Confidentiality and Non-Solicitation Agreements

At the outset of new employment, an employer requires that new employees sign a series of documents. Many of these are required government forms. However, some employers who are in highly competitive industries present their new hires with confidentiality and/or non-solicitation agreements. Generally, a confidentiality agreement precludes an employee from sharing what he or she learned on the job after departing (e.g. trade secrets, formulations, software programs, etc.). A non-solicitation agreement on the other hand, generally precludes a departed employee from seeking out his or her former employer's customers or current employees. Both documents are frequently litigated.
The recent appellate case of Healthcare Horizons, Inc. v. James Brooks is illustrative of such litigation. Healthcare Horizons was the employer of two former employees, James Brooks and John Graham. Both Brooks and Graham signed similar confidentiality and non-solicitation agreements, but the documents varied in one material way – the Graham agreements had a binding arbitration clause over all claims and the Brooks agreements had a binding arbitration clause over only some claims. After Graham and Brooks left Healthcare Horizons, they worked for a new employee, which was a direct competitor.
Healthcare Horizons sued only Brooks for violation of the confidentiality and non-solicitation agreements, and included claims which removed the lawsuit from the arbitration requirement. For reasons unknown, Brooks preferred arbitration as opposed to litigation. Brooks attempted to invoke the arbitration clause that Graham signed, not Brooks. Both the trial court and the court of appeals found that Brooks could not rely on the Graham agreements to compel arbitration. Instead, the Brooks lawsuit would proceed in court.

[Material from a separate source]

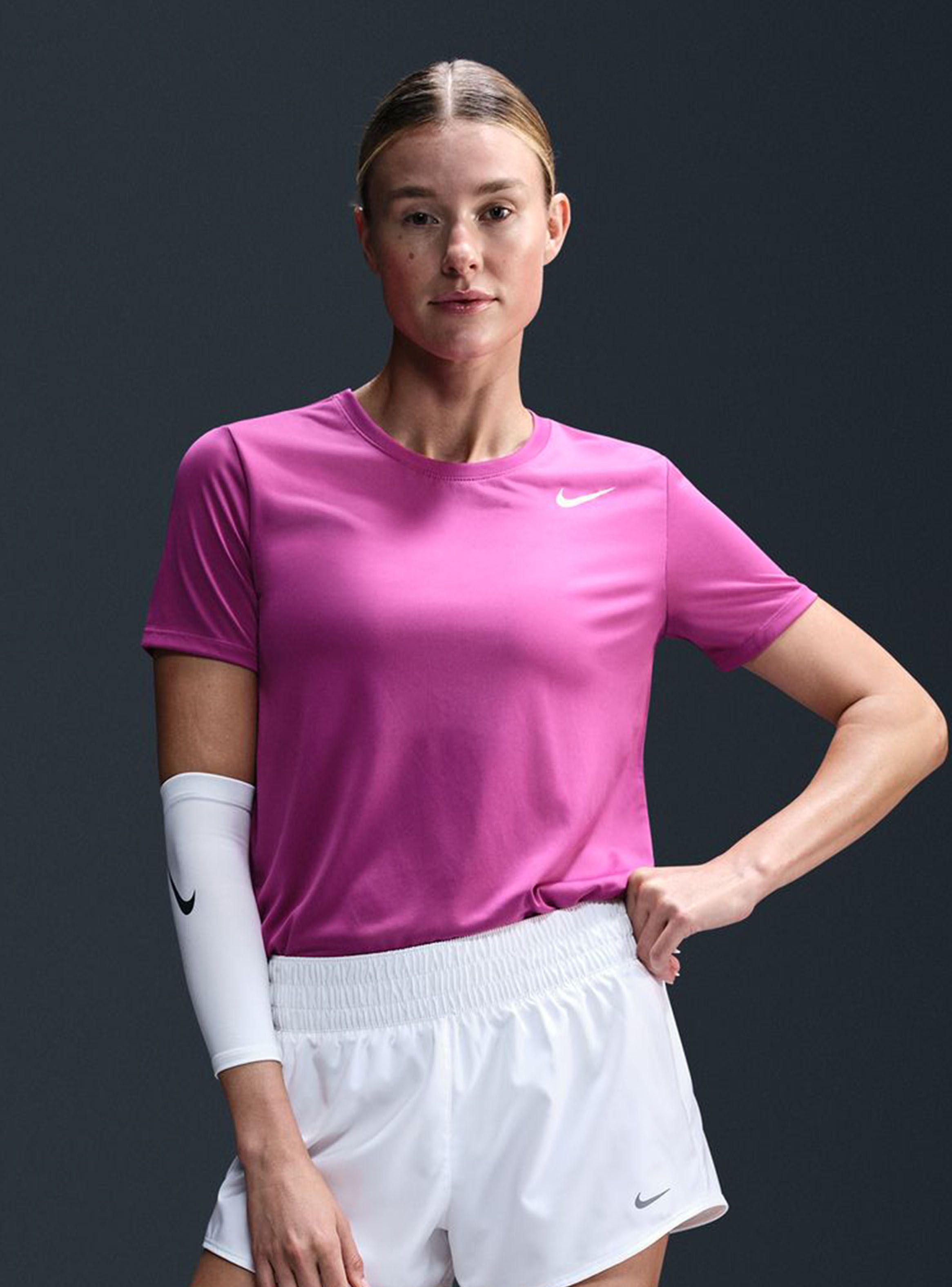 Polera Corte Clásico Dri Fit-0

Of note for employers is remembering that one size doesn't always fit all and the perpetual reusing of the same set of documents over and over without reexamination of whether the documents still fit, is ill advised. Employees, on the other hand, should be cognizant of understanding what they agree to when commencing new employment and attempt to negotiate out undesired terms. Competent counsel can help in both regards.